Carry on the passage about the EU's approach to the ECT, starting right after its final sentence.

===== SELECTED EXCERPT

The EU’s cherry-picking approach to the ECT has been manifesting itself in different fronts: in the internal negotiations between the EU member states; in courts around the world, including the amicus curiae submissions of the European Commission in ECT investor-State arbitrations; in arbitration proceedings, including the first ever claim against the EU itself (brought by Nord Stream 2); and in the negotiations between all the ECT contracting parties on the modernization of the treaty. In this context, an important question that arises, with wider implications for international law, is: has the EU been acting consistently and in a way that promotes legal certainty and respect for the international rule of law with regard to its (evolving) relationship with the ECT? Or, on the contrary, has its cherry-picking approach been creating legal uncertainties and potential threats to the international rule of law?
The EU’s Perspective on the ECT: One Voice or Many?
In each of these settings, the EU does not appear as a united front speaking with one voice in its external relations as regards the applicability of the ECT within the EU.

==========
===== COLLECTED DATA

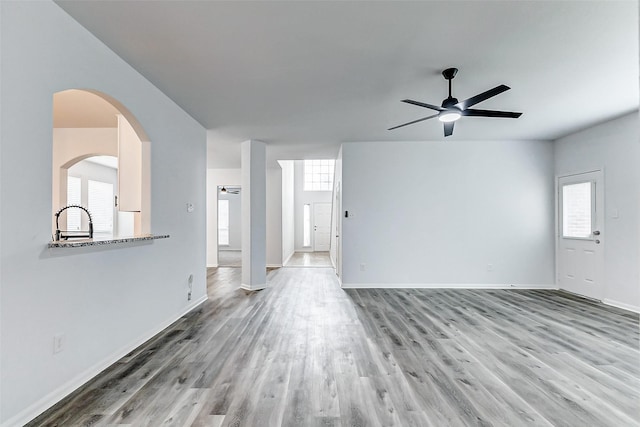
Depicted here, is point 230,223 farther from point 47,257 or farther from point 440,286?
point 47,257

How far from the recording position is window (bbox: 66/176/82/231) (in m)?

==========

**ANSWER TO THIS EXERCISE**
First, the ECT was the main point of contention and differentiation among Member States in the political declarations they issued in January 2020 on the legal consequences of the Achmea judgment. In the Declaration of the Member States of 15 January 2019 on the legal consequences of the Achmea judgment and on investment protection, 22 Member States declared that “international agreements concluded by the Union are an integral part of the EU legal order and must therefore be compatible with the Treaties”. They further stated that, if the arbitration clause included in the ECT were to be interpreted as applicable between Member States it “would be incompatible with the Treaties and thus would have to be disapplied”. Consequently, the majority of the Member States declared that they will “inform investment arbitration tribunals about the legal consequences of the Achmea judgment, as set out in this declaration, in all pending intra-EU investment arbitration proceedings brought either under bilateral investment agreements concluded between Member States or under the Energy Charter Treaty”.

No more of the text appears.